* _O QUE FAZER_
1. Traduza para o inglês esta frase do texto sobre Fause Haten: "Durante esse período, estudou teatro e, também, mergulhou nas artes visuais."
2. Reescreva o texto sobre Fause Haten de "Depois de uma" a "nas artes visuais.", trocando "teatro" por "dança".
3. Dê continuidade ao texto sobre a trajetória de Fause Haten a partir do ponto em que ele termina.

* _TRECHO DO TEXTO_

|---|

Estilista consagrado, Fause Haten ressignificou sua trajetória e encontrou alento na arte e equilíbrio pessoal e profissional ao entender que seu processo criativo é ilimitado. Exercício que, agora, ganha uma vitrine. Confira!

Depois de uma longa jornada de 40 anos na moda fazendo desfiles com um quê de performance, experimentar novas emoções no palco e transformar tecidos em esculturas, Fause Haten tem segurança e tranquilidade para se definir como artista que faz roupa, não importa a plataforma. Pode ser como figurino, recurso de atuação, para decorar uma parede e, inclusive, vestir clientes que nunca renunciaram a suas criações exuberantes. “Foram cerca de dez anos nesse processo [de autoconhecimento] para entender o que eu sou nesse universo”, explica, acrescentando que chegou à conclusão de que não se sente mais uma pessoa da indústria da moda, no sentido clássico do termo. Durante esse período, estudou teatro e, também, mergulhou nas artes visuais.

|---|

* _LISTAGEM DE DADOS_

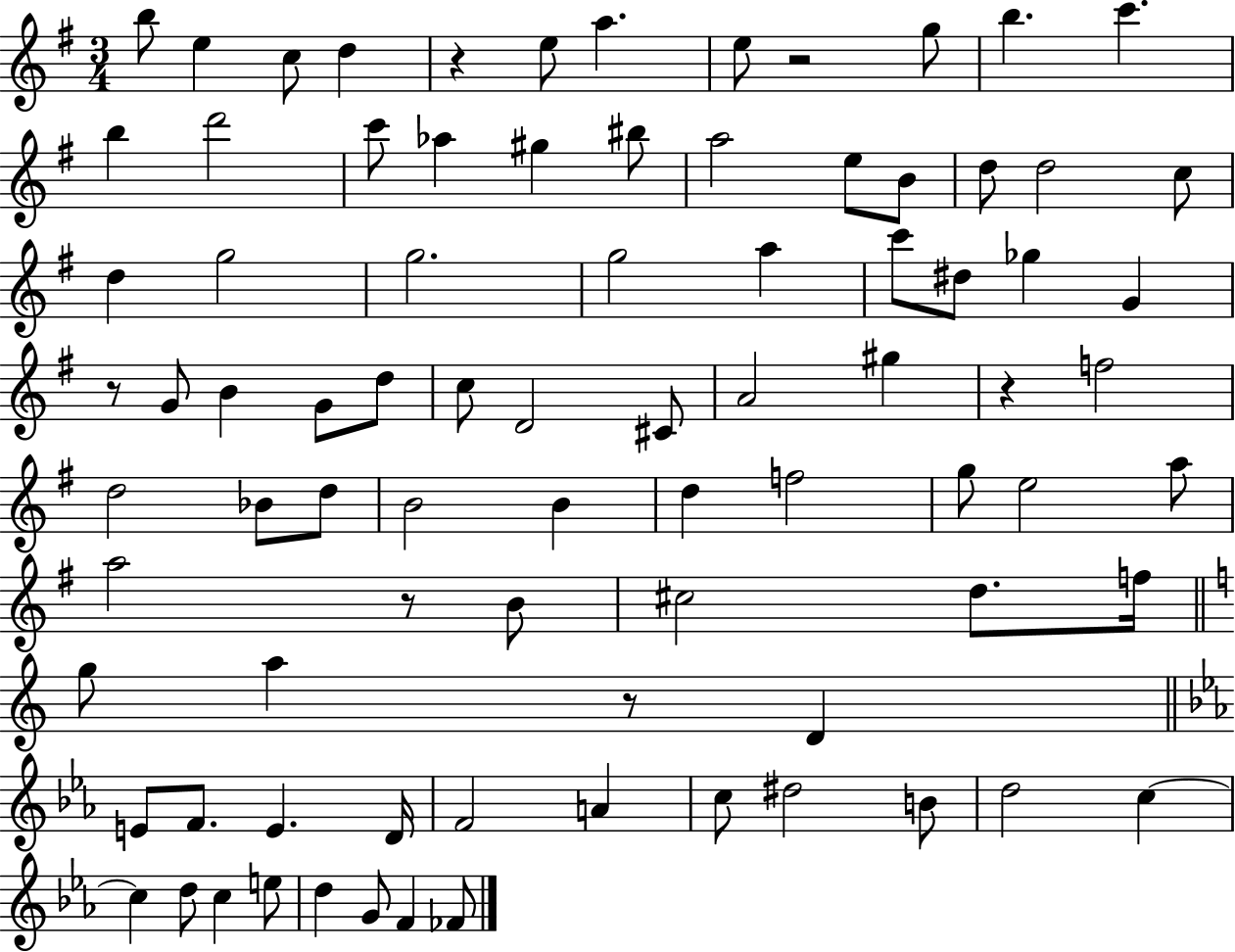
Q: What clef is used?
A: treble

|---|

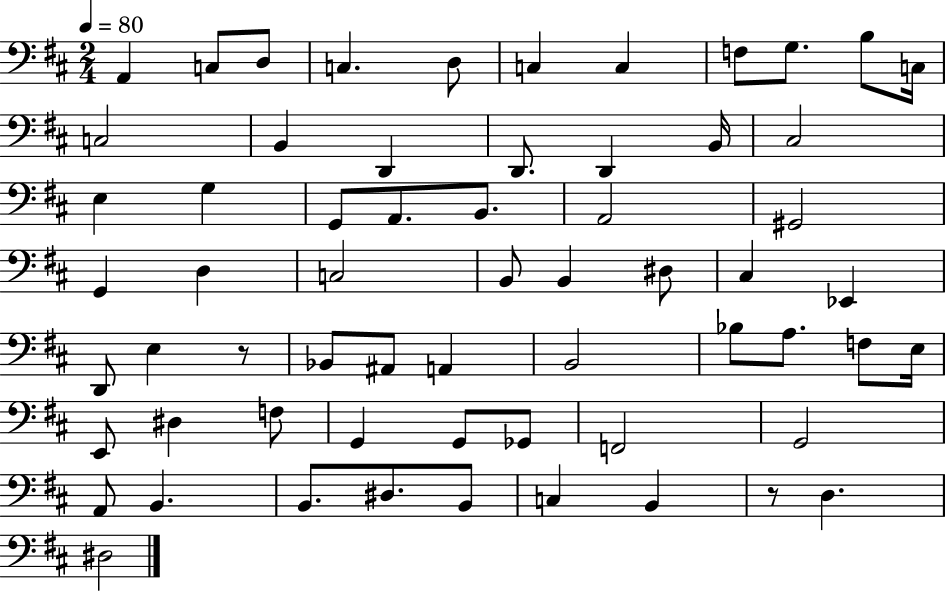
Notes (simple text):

|---|

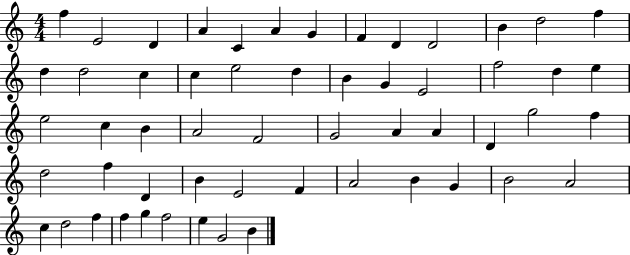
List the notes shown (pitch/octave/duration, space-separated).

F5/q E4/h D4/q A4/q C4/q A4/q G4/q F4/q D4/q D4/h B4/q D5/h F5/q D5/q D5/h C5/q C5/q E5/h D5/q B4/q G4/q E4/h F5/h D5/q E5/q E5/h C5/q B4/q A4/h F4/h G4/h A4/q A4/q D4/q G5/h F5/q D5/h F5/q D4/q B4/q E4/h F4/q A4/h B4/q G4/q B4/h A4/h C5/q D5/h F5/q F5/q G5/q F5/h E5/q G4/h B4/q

|---|

* _RESPOSTAS POR TAREFA_
1. During that period, he studied theater and also immersed himself in the visual arts.

2.
Depois de uma longa jornada de 40 anos na moda fazendo desfiles com um quê de performance, experimentar novas emoções no palco e transformar tecidos em esculturas, Fause Haten tem segurança e tranquilidade para se definir como artista que faz roupa, não importa a plataforma. Pode ser como figurino, recurso de atuação, para decorar uma parede e, inclusive, vestir clientes que nunca renunciaram a suas criações exuberantes. “Foram cerca de dez anos nesse processo [de autoconhecimento] para entender o que eu sou nesse universo”, explica, acrescentando que chegou à conclusão de que não se sente mais uma pessoa da indústria da moda, no sentido clássico do termo. Durante esse período, estudou dança e, também, mergulhou nas artes visuais.

3.
 

E foi para unir todos esses “Fauses” que ele abriu um espaço, em setembro, na Rua Bela Cintra, já bem próximo ao centro da capital paulistana. Haten chama o lugar de ateliê porque é onde tudo está sendo gestado, executado e mostrado. “Eu tenho essa forma de criação que explode em vários lugares, em todos os trabalhos que tenho feito”, conta, dando como exemplo uma pintura têxtil intitulada O Namorado – derivada de Eu Sou um Monstro, texto que ele escreveu e em que atuou a partir de um acontecimento na vida do pintor Francis Bacon e seu namorado Georges Dyer. “Havia ali dramaturgia, atuação e selfiescultura com o meu rosto, um autorretrato”, contextualiza.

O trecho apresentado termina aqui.